Authors: Alessio De Magis, Melanie Kastl, Peter Brossart, Annkristin Heine, Katrin Paeschke

BACKGROUND: Nucleic acids can fold into non-canonical secondary structures named G-quadruplexes (G4s), which consist of guanine-rich sequences stacked into guanine tetrads stabilized by Hoogsteen hydrogen bonding, π-π interactions, and monovalent cations. G4 structure formation and properties are well established in vitro, but potential in vivo functions remain controversial. G4s are evolutionarily enriched at distinct, functional genomic loci, and both genetic and molecular findings indicate that G4s are involved in multiple aspects of cellular homeostasis. In order to gain a deeper understanding of the function of G4 structures and the trigger signals for their formation, robust biochemical methods are needed to detect and quantify G4 structures in living cells. Currently available methods mostly rely on fluorescence microscopy or deep sequencing of immunoprecipitated DNA or RNA using G4-specific antibodies. These methods provide a clear picture of the cellular or genomic localization of G4 structures but are very time-consuming. Here, we assembled a novel protocol that uses the G4-specific antibody BG4 to quantify G4 structures by flow cytometry (BG-flow).

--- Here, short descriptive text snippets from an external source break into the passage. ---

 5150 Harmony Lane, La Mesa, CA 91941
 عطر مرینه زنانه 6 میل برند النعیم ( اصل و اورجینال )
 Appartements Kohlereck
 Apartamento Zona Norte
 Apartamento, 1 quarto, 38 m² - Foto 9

RESULTS: We describe and validate a flow cytometry-based protocol for quantifying G4 levels by using the G4-specific antibody BG4 to label standard cultured cells (Hela and THP-1) as well as primary cells obtained from human blood (peripheral blood mononuclear cells (PBMCs)). We additionally determined changes in G4 levels during the cell cycle in immortalized MCF-7 cells, and validated changes previously observed in G4 levels by treating mouse macrophages with the G4-stabilizing agent pyridostatin (PDS).

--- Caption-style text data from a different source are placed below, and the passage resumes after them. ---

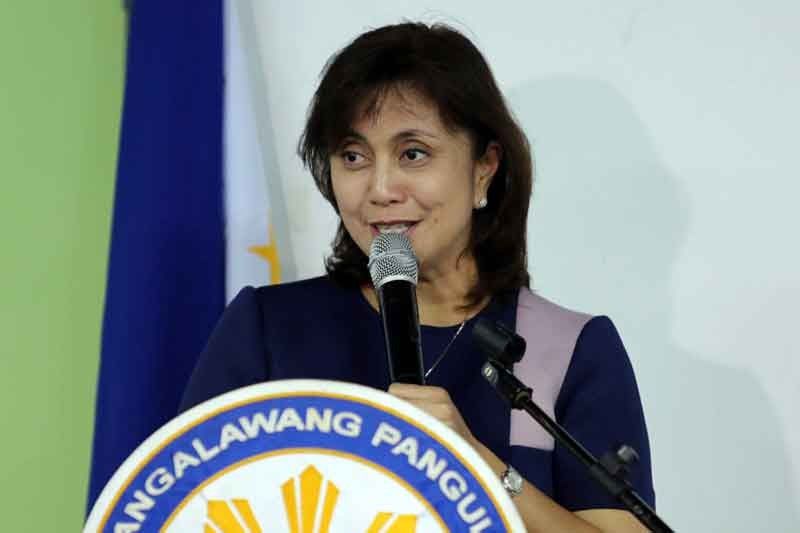Tiwala ng mga Pinoy kay VP Leni lumakas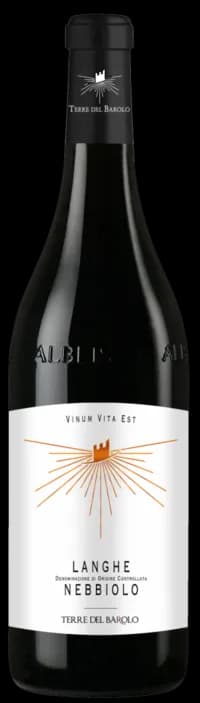 Nebbiolo Langhe Vinum Vita Est Terre del Barolo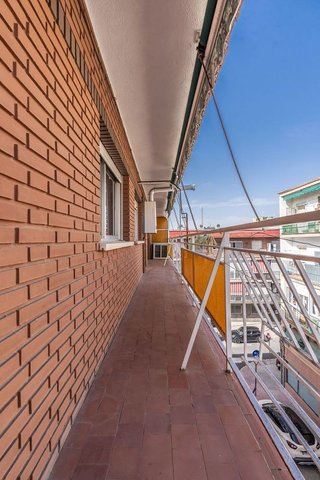 Piso en venta en Vista Alegre en Madrid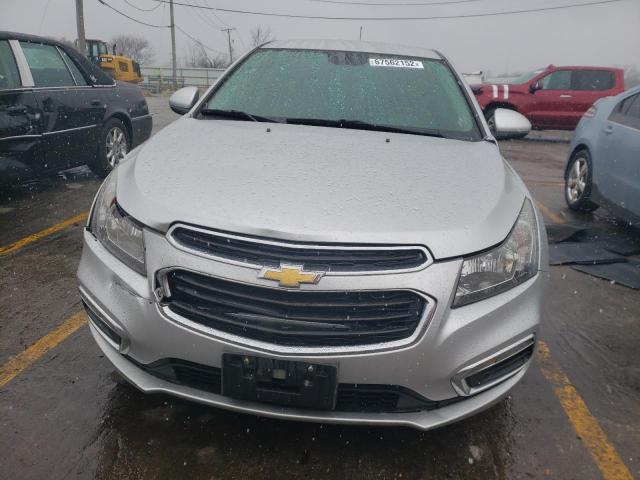 Photo 5 from auction – 2015 CHEVROLET CRUZE LT with VIN 1G1PC5SB9F7127579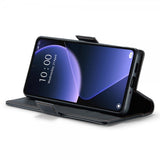CaseMe Xiaomi 13T/13T Pro Etui 023 Series Svart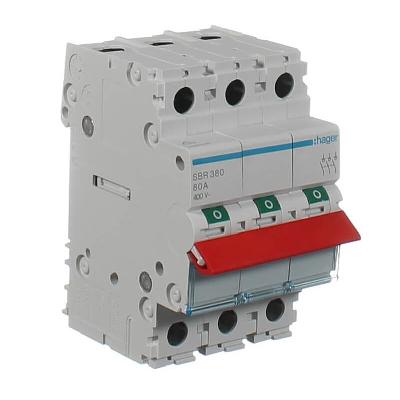 Hager Switchgears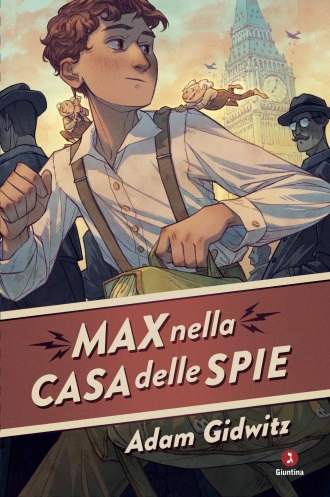 max-nella-casa-delle-spie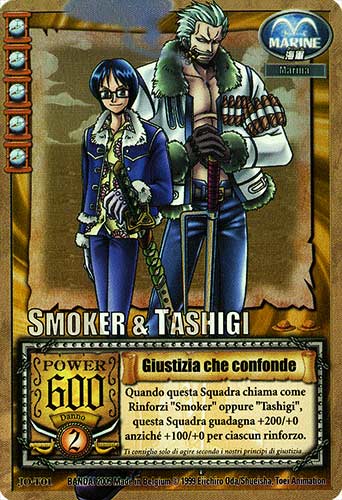 JO-T01 Giustizia che confonde rara foil -NEAR MINT-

CONCLUSION: We provide mechanistic proof that BG-flow is working in different kinds of cells ranging from mouse to humans. We propose that BG-flow can be combined with additional antibodies for cell surface markers to determine G4 structures in subpopulations of cells, which will be beneficial to address the relevance and consequences of G4 structures in mixed cell populations. This will support ongoing research that discusses G4 structures as a novel diagnostic tool.